Oggi ringrazio e benedico tutti i seminatori di pace che operano nel Paese: le persone e le istituzioni che si prodigano nell’aiuto e nella lotta per le vittime della violenza, dello sfruttamento e dei disastri naturali, le donne e gli uomini che vengono qui animati dal desiderio di promuovere la dignità della gente. Alcuni hanno perso la vita mentre servivano la pace, come l’ambasciatore Luca Attanasio, il carabiniere Vittorio Iacovacci e l’autista Mustapha Milambo, assassinati due anni fa nell’Est del Paese. Erano seminatori di speranza e il loro sacrificio non andrà perduto.

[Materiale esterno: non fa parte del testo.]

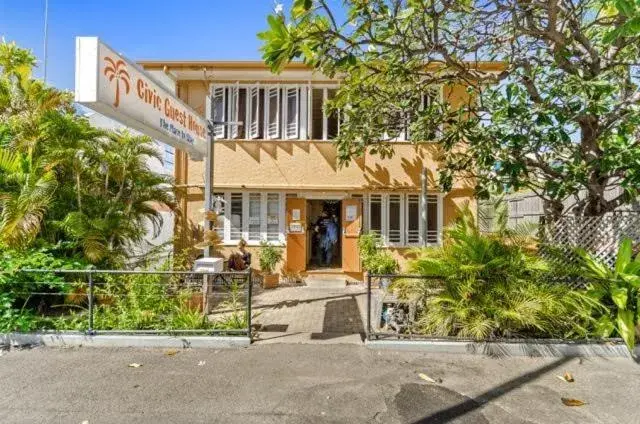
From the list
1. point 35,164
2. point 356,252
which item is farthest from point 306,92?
point 35,164

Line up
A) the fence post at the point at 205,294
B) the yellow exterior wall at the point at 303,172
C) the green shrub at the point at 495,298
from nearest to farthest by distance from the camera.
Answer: the green shrub at the point at 495,298 < the fence post at the point at 205,294 < the yellow exterior wall at the point at 303,172

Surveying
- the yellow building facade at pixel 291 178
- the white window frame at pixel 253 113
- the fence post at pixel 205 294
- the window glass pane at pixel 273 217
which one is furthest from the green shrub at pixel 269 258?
the fence post at pixel 205 294

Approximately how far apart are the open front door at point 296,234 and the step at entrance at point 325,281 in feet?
1.29

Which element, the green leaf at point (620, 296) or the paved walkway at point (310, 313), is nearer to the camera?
the green leaf at point (620, 296)

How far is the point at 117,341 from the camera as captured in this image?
520 cm

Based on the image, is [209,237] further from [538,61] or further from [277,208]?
[538,61]

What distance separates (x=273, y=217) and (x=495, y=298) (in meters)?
6.69

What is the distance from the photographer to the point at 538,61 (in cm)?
618

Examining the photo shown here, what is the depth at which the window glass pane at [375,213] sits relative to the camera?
1059 cm

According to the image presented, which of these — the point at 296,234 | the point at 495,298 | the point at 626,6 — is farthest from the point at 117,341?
the point at 626,6

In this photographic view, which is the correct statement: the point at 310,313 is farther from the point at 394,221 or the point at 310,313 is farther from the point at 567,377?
the point at 394,221

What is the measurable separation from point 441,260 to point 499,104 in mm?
2616

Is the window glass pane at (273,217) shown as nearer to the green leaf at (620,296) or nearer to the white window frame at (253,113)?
the white window frame at (253,113)

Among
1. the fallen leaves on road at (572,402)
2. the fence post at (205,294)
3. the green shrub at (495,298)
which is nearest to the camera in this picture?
the fallen leaves on road at (572,402)
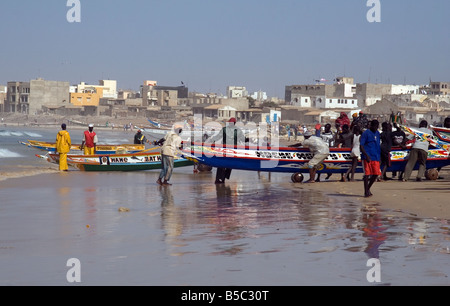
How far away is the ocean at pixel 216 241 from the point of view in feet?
20.7

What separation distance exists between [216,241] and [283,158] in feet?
25.9

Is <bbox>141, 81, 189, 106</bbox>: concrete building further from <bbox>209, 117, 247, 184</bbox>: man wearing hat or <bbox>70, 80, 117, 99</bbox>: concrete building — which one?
<bbox>209, 117, 247, 184</bbox>: man wearing hat

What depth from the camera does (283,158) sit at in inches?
619

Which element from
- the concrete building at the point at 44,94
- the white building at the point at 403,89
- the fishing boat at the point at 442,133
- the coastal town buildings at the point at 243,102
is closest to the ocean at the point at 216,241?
the fishing boat at the point at 442,133

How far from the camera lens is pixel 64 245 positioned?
25.8ft

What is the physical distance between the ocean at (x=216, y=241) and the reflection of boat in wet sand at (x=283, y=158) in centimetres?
227

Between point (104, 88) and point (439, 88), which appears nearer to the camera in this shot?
point (439, 88)

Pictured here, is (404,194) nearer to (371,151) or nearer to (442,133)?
(371,151)

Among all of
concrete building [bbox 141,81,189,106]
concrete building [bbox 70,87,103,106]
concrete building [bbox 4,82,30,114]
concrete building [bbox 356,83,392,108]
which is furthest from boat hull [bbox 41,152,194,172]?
concrete building [bbox 4,82,30,114]

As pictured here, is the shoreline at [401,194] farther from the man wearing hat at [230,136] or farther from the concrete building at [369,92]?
the concrete building at [369,92]

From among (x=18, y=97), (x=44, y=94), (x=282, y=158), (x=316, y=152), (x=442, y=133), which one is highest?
(x=44, y=94)

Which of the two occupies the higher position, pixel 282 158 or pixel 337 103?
pixel 337 103

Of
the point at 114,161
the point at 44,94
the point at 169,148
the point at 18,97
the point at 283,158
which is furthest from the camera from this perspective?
the point at 18,97

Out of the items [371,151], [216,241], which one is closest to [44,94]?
[371,151]
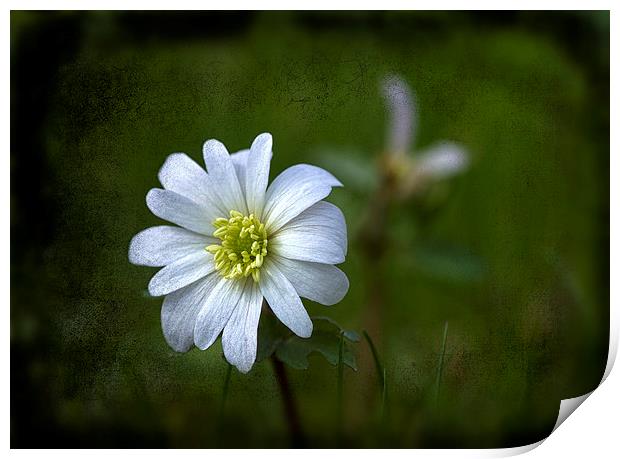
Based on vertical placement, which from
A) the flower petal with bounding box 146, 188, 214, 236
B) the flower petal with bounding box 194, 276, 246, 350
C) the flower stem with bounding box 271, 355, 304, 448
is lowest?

Fratelli, sorelle, figli e figlie dell’Ituri, del Nord e del Sud Kivu, vi sono vicino, vi abbraccio e benedico tutti voi. Benedico ogni bambino, adulto, anziano, ogni persona ferita dalla violenza nella Repubblica Democratica del Congo, in particolare ogni donna e ogni madre. E prego perché la donna, ogni donna, sia rispettata, protetta, valorizzata: commettere violenza nei confronti di una donna e di una madre è farla a Dio stesso, che da una donna, da una madre, ha preso la condizione umana. Gesù, nostro fratello, Dio della riconciliazione che ha piantato l’albero di vita della croce nel cuore delle tenebre del peccato e della sofferenza, Gesù, Dio della speranza che crede in voi, nel vostro Paese e nel vostro futuro, benedica tutti voi e vi consoli; riversi la sua pace nei vostri cuori, nelle vostre famiglie e sull’intera Repubblica Democratica del Congo. Grazie!